Sarah grabbed her phone, started calculating. “Depends on the material, the sun exposure, the thermal properties. But if it’s in shadow, or if it has high thermal mass, or if it’s designed to regulate temperature...” She looked up at him. “It could be cold. Very cold. Space is cold. If the dome is the boundary between the world and whatever’s beyond, it might be freezing.”
Mercer felt the pieces clicking into place. “So if I flew up there, and my temperature probe showed dropping temperatures instead of rising ones...”
“Then you’d know,” Sarah said. “You’d know the thermosphere is a lie. You’d know there’s something solid up there. You’d know they’ve been measuring the dome and calling it atmosphere for decades.”
“And I’d know how close I was getting to it.”
Sarah looked at him for a long moment. “You’re really going to do this.”
“We’re really going to do this,” Mercer corrected.
She nodded slowly. “Then we need to design a temperature probe that can handle extreme readings in both directions. If you’re right, the temperature gradient near the dome could be steep.”
“Can you source the components?”
“I can source anything,” Sarah said. “That’s what I do.”
The temperature gauge read -82°F.
Mercer was at 156,000 feet now. Twenty-nine and a half miles up. Deep in what should be the hottest part of Earth’s atmosphere.
And it was colder than Antarctica.
He watched the gauge drop. -83°F. -85°F. -87°F.
The thermosphere wasn’t hot gas. It never had been. They’d been measuring something else—something solid, something real, something with actual thermal properties that made sense. They’d been measuring the dome.
And he was getting close to it now.
Through the viewport, the blackness above seemed different somehow. Not quite visible, not quite tangible, but present. Like looking at a wall in a dark room—you couldn’t see it, but you knew it was there. The stars burned with that same steady, unblinking intensity, and Mercer realized with a start that they looked closer. Not metaphorically closer. Actually closer. Like lights on a ceiling that was approaching.
Or that he was approaching.
The radiation monitor was still beeping. The temperature gauge was still dropping. The altimeter was still climbing.
-91°F.
158,000 feet.
Thirty miles up.
Somewhere above him, maybe thirty miles, maybe less, there was a boundary. A ceiling. A firmament. Something solid enough to have a temperature, something real enough to generate an electromagnetic field, something close enough that his instruments were detecting it with increasing urgency.

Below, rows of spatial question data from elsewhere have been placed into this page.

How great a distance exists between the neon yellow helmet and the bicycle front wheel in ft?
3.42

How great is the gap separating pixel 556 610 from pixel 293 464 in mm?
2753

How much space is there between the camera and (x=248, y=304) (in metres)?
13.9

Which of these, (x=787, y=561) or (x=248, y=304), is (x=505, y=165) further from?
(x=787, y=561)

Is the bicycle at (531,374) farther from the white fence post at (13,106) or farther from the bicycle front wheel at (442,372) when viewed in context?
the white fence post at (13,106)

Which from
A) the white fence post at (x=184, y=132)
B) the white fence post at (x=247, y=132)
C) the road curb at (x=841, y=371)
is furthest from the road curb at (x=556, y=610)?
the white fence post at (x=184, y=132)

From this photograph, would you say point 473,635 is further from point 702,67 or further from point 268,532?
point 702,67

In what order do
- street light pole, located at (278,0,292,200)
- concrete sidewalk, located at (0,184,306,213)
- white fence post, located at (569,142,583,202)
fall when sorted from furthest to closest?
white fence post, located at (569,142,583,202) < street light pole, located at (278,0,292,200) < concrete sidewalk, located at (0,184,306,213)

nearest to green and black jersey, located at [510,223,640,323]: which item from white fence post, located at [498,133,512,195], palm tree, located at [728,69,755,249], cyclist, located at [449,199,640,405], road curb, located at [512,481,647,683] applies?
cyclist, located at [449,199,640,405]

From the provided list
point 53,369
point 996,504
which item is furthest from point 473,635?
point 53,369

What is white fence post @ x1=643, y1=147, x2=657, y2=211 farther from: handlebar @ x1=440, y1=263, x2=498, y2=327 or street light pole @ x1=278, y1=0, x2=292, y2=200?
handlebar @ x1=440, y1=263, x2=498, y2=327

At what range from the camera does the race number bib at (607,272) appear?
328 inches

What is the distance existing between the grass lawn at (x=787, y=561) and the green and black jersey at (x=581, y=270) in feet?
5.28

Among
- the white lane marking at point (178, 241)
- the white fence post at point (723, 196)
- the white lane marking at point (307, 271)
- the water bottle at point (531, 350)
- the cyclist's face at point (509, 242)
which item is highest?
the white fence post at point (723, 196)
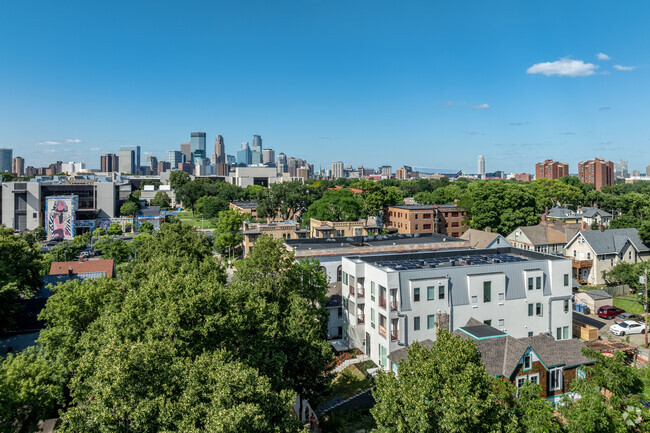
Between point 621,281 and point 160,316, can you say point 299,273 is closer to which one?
point 160,316

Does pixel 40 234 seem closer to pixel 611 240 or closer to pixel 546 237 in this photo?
pixel 546 237

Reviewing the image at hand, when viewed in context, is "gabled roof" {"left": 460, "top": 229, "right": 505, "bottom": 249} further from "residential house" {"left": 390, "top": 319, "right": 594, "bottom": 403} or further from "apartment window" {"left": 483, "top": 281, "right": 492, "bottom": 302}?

Something they’d been lying about forever.
Mercer checked his fuel. 27%. Enough to get him higher. Enough to reach the boundary.

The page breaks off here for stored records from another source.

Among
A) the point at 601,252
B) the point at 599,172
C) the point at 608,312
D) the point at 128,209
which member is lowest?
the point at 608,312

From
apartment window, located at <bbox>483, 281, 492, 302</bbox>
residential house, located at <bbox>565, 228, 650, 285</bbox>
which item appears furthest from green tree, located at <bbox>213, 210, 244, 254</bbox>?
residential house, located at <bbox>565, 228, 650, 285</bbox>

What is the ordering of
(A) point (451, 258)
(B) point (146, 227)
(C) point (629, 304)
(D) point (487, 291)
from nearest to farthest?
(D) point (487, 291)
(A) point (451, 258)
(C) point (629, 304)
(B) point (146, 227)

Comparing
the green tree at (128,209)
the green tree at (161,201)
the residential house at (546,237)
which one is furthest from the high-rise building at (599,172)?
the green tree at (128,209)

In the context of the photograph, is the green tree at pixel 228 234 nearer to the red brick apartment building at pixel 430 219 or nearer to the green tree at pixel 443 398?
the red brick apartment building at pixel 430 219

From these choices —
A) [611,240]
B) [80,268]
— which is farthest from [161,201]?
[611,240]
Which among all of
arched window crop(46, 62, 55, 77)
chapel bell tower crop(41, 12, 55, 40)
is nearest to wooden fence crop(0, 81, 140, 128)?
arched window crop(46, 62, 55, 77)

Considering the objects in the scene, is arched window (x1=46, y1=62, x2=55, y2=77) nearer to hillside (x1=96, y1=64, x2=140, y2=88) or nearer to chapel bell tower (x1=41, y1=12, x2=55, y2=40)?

Maybe not enough to get back down, but that had never really been the plan anyway.
He increased thrust.
The rocket climbed through the freezing thermosphere that wasn’t supposed to be freezing, toward the dome that wasn’t supposed to exist, toward the truth that everyone had been trained not to see.

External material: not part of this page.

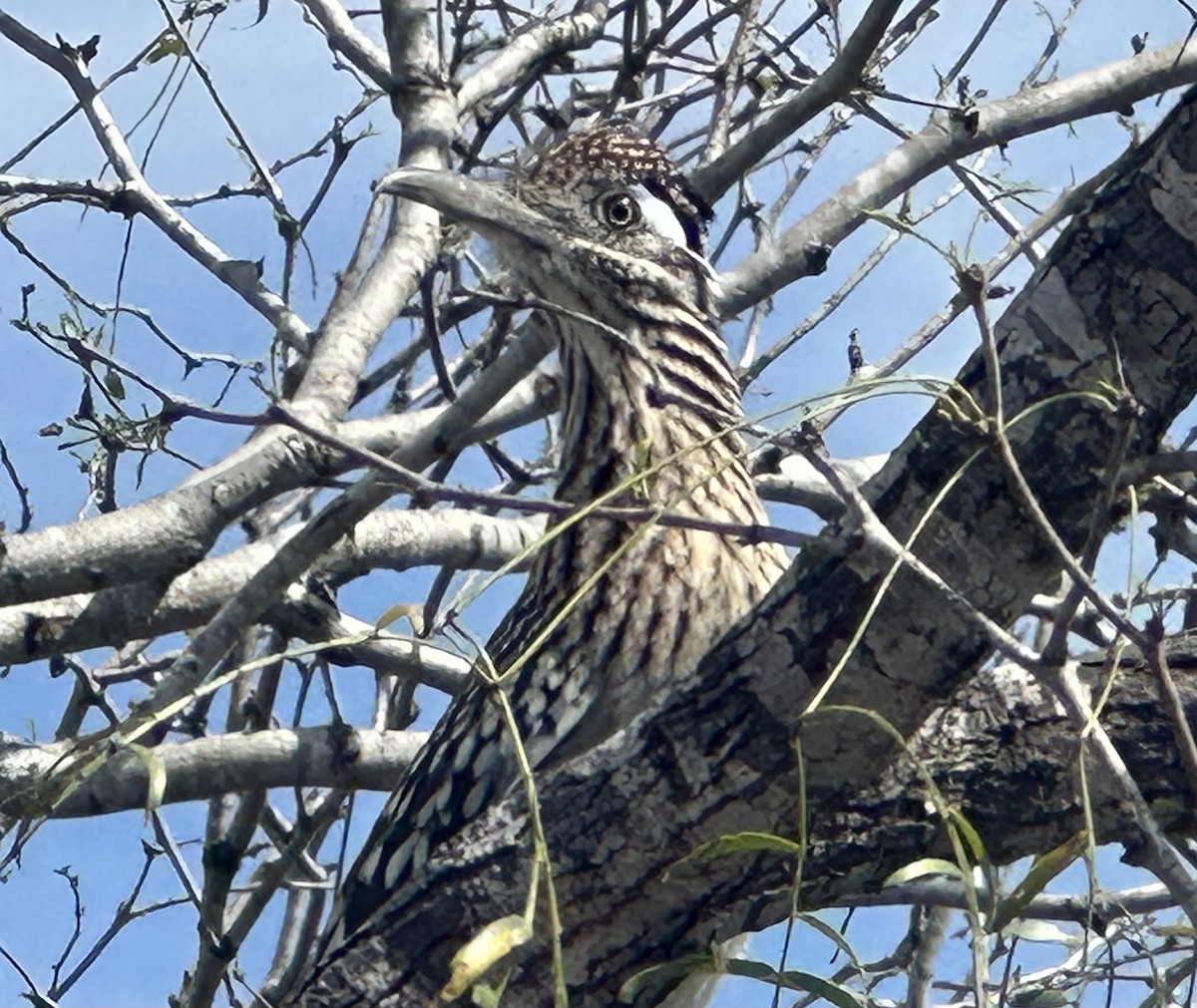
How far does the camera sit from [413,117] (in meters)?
4.41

The temperature kept dropping.
The radiation kept beeping.
And through the viewport, in the blackness above, something was becoming almost visible.
A boundary.
A ceiling.
The edge of the world.
Mercer climbed toward it.
The Snowglobe
This is a work of fiction. Names, characters, places, and incidents are either products of the author’s imagination or are used fictitiously. Any resemblance to actual persons, living or dead, events, or locales is entirely coincidental. This narrative is presented as allegory and entertainment, not as factual representation of scientific, historical, or theological claims.